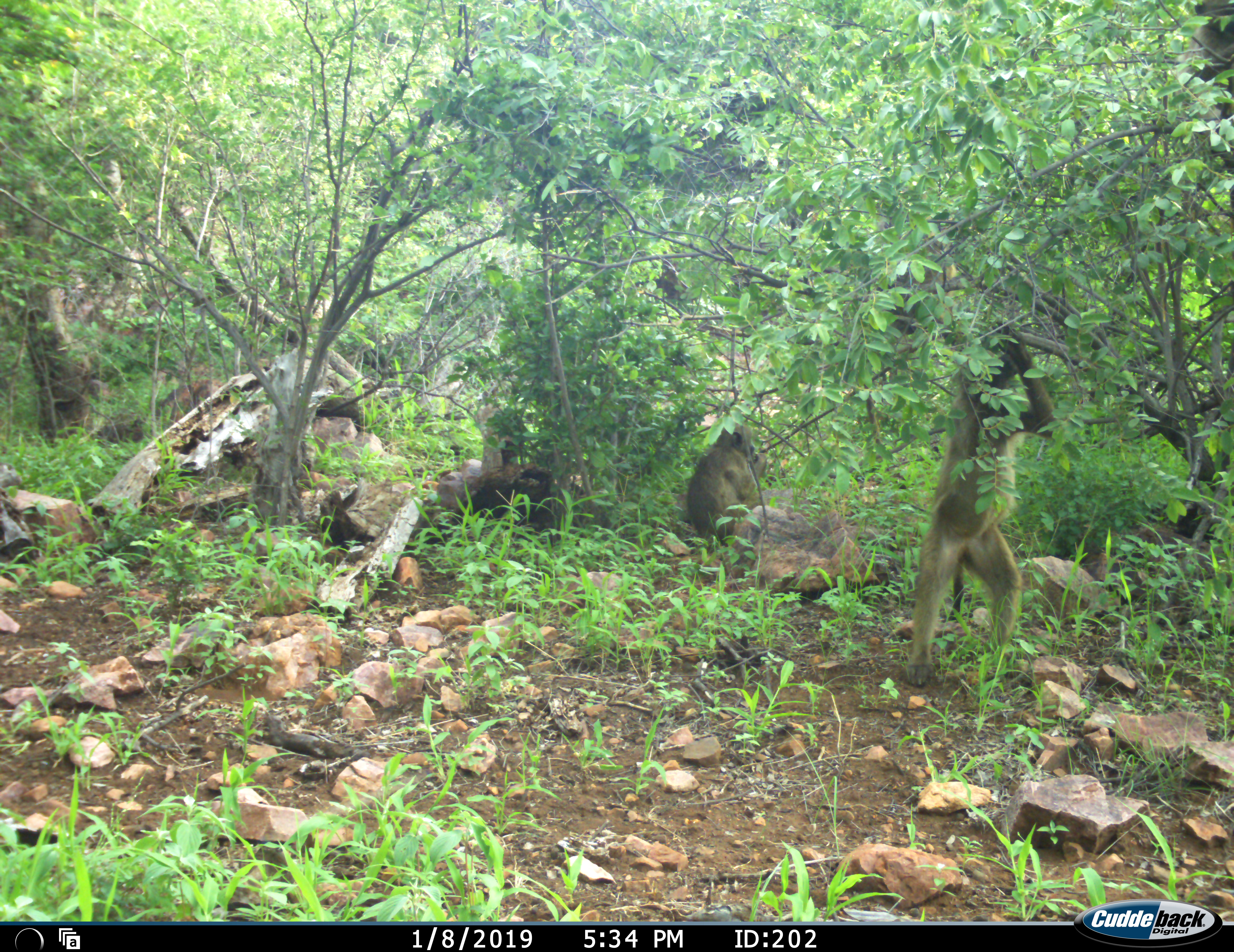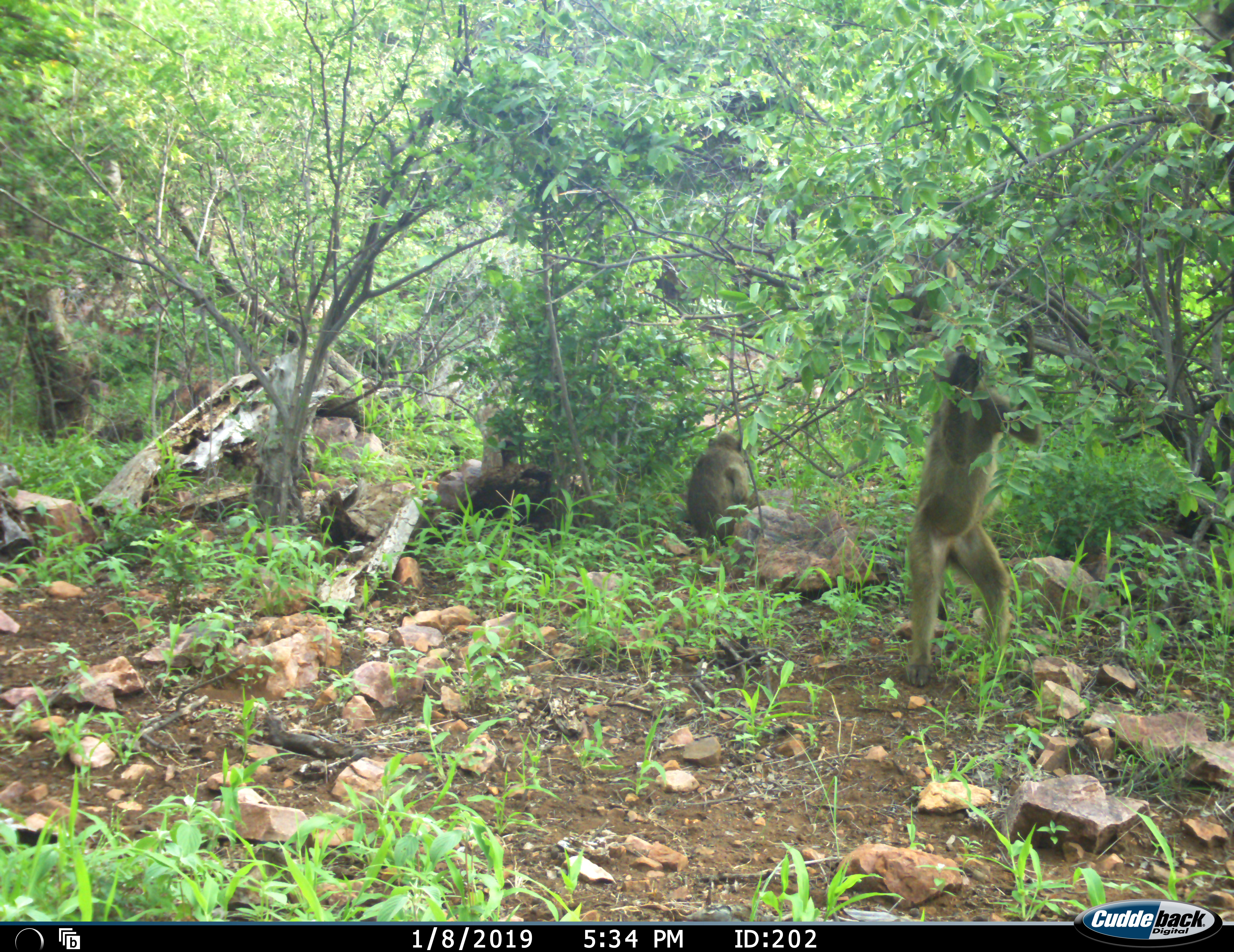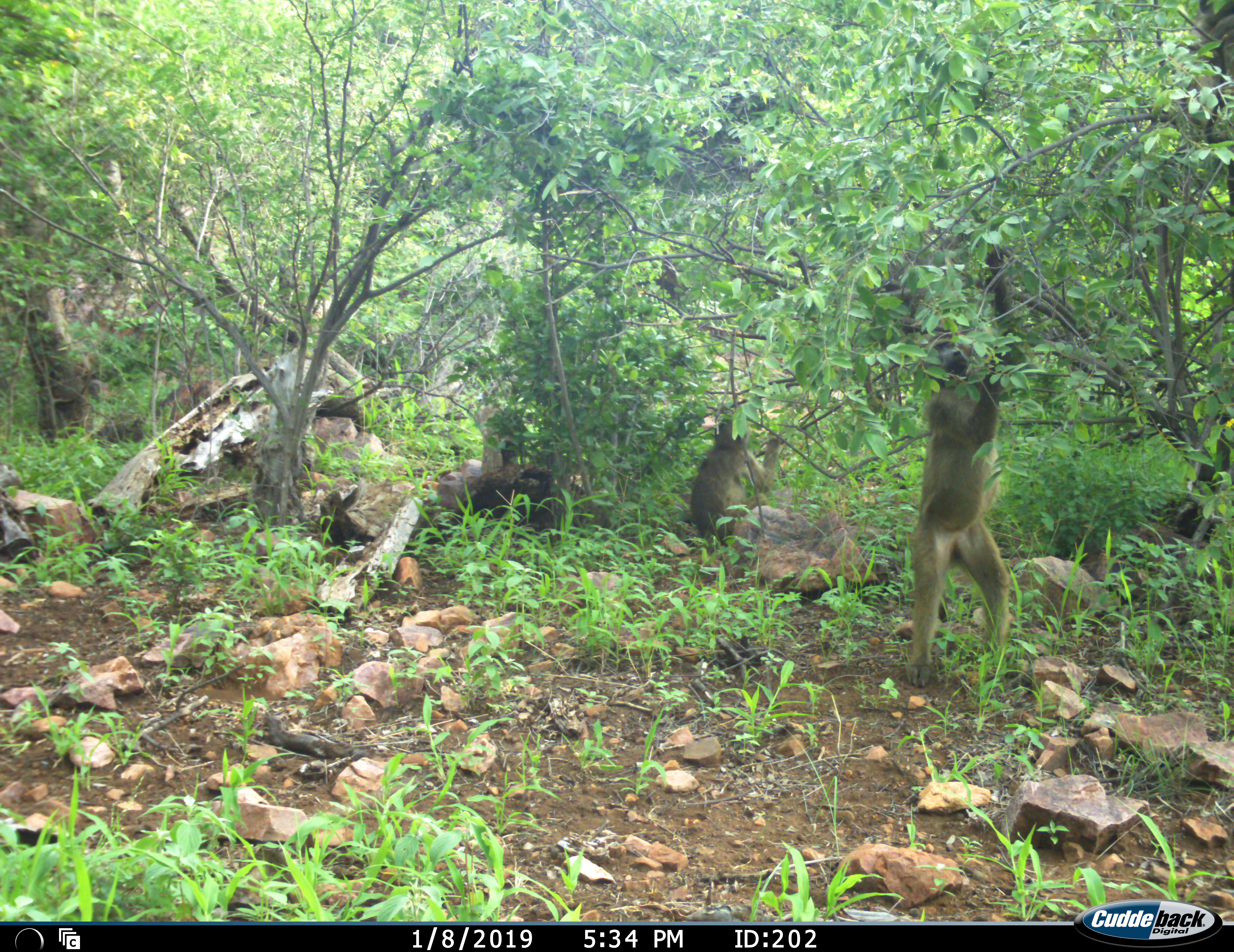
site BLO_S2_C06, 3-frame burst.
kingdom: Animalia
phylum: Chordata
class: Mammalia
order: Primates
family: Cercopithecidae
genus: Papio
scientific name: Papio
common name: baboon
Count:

...

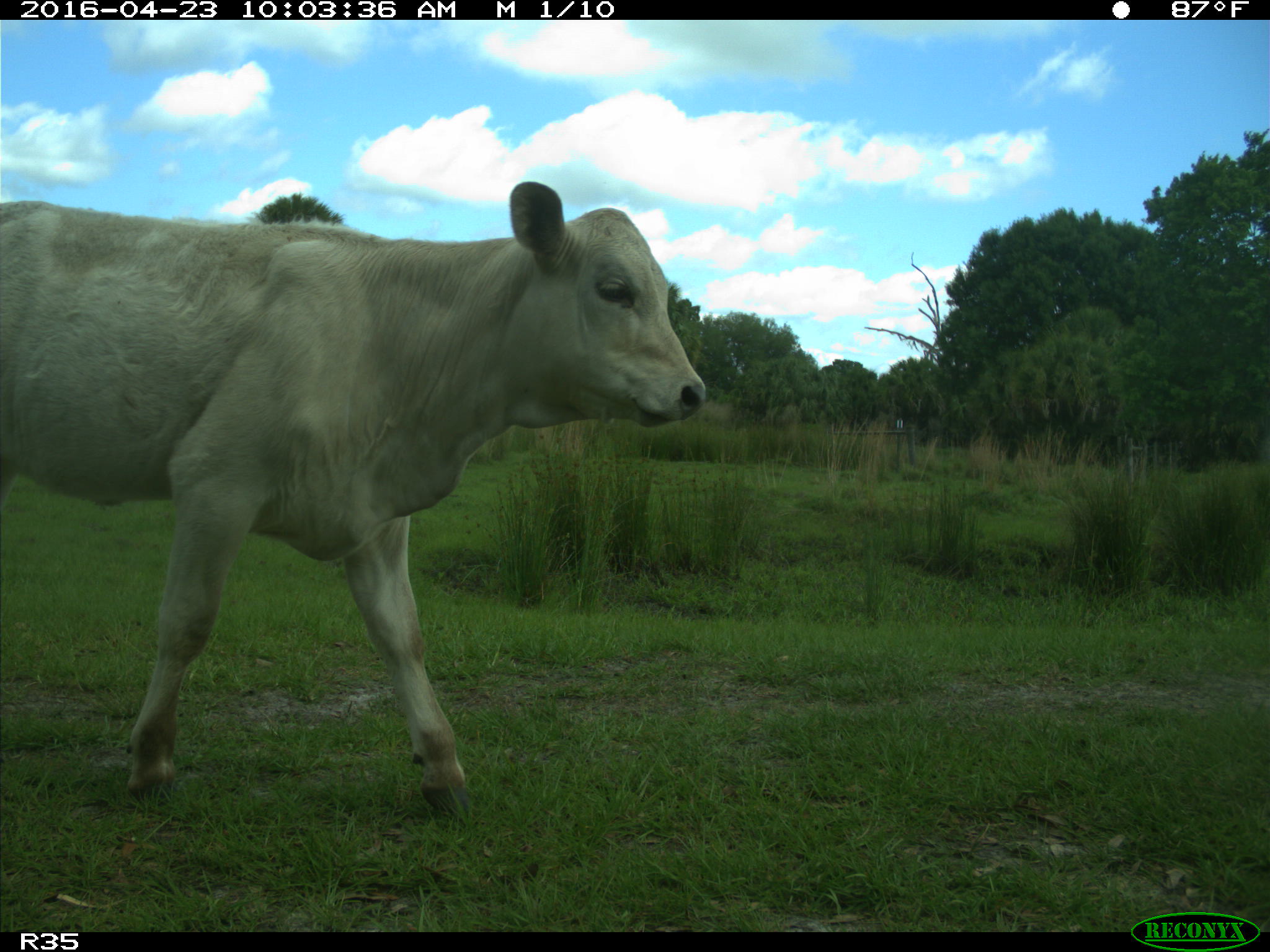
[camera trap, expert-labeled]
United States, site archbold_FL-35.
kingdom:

---

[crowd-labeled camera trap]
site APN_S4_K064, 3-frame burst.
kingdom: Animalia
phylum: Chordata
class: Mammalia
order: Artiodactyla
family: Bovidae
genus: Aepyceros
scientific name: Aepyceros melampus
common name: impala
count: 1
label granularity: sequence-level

Task to complete: Scan the material above for the string "name". Return each line where it occurs.

Completed exercise:
scientific name: Papio
common name: baboon
scientific name: Aepyceros melampus
common name: impala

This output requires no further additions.